Ouders kunnen er ook voor kiezen om het gedrag van een kind te negeren als het dwaas of overdreven lijkt, maar dat komt met de risico dat de peuter het gevoel krijgt dat hun grote gevoelens - en alle peutergevoelens grote gevoelens - zijn gedelegitimeerd. Als een kind een meltdown heeft omdat haar schoenen plotseling niet de kleur hebben die ze halverwege de wandeling wil, willen ze nog steeds gewoon gehoord worden, en de empathie van een volwassene kan hen helpen hun eigen crisis te doorstaan. Het ergste wat een ouder in deze situaties kan doen, is de gevoelens van een kind bestrijden met agressie, frustratie of lichamelijkheid. Ze moeten de confrontatie aangaan, maar met begrip.
"Ik denk dat (het negeren van slecht gedrag) ook destructief is voor de ouder", zegt Feshbach. "Het gebruik van positieve bekrachtiging betekent dat het langer duurt, maar je bouwt het ego van een kind op. Herinner jezelf eraan dat je een kind leert een probleem op te lossen.”

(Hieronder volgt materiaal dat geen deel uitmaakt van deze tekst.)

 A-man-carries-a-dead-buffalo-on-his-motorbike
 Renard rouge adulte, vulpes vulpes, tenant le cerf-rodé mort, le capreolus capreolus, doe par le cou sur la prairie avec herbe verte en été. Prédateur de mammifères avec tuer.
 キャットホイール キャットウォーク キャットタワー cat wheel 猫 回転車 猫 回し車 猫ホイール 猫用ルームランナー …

Het is een hobbelige weg, een weg vol vallen en opstaan. Terwijl grote evenementen zoals slaan, de straat op rennen, waardevolle spullen breken of met iets gevaarlijks spelen, de meeste kans op straf en gevolgen, moeten ouders begrijpen dat de enorme hoeveelheid stemmingswisselingen van een kind er uiteindelijk toe kan leiden dat een ouder barst en zijn stem. In een tijd van meer ouderlijke gevoeligheid, wordt vaak verdoezeld dat er soms stress optreedt, en dat ouders soms een time-out nemen voor iets dat niet zo'n groot probleem lijkt. Maar het is allemaal vallen en opstaan. Net als peuters leren ook ouders.

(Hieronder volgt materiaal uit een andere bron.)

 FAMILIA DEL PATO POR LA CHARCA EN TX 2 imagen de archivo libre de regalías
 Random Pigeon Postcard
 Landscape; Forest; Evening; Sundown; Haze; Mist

“Herinner jezelf eraan: je wilt geen perfecte ouder zijn. Je wilt gewoon een goede ouder zijn', zegt Feshbach. “Er zullen zich altijd situaties voordoen waar je niet op voorbereid bent, en dat gaat eeuwig door. Je kunt geen perfecte ouder zijn. Je probeert gewoon situaties aan te pakken. De beste combinatie is liefde en structuur om hen te helpen opgroeien.”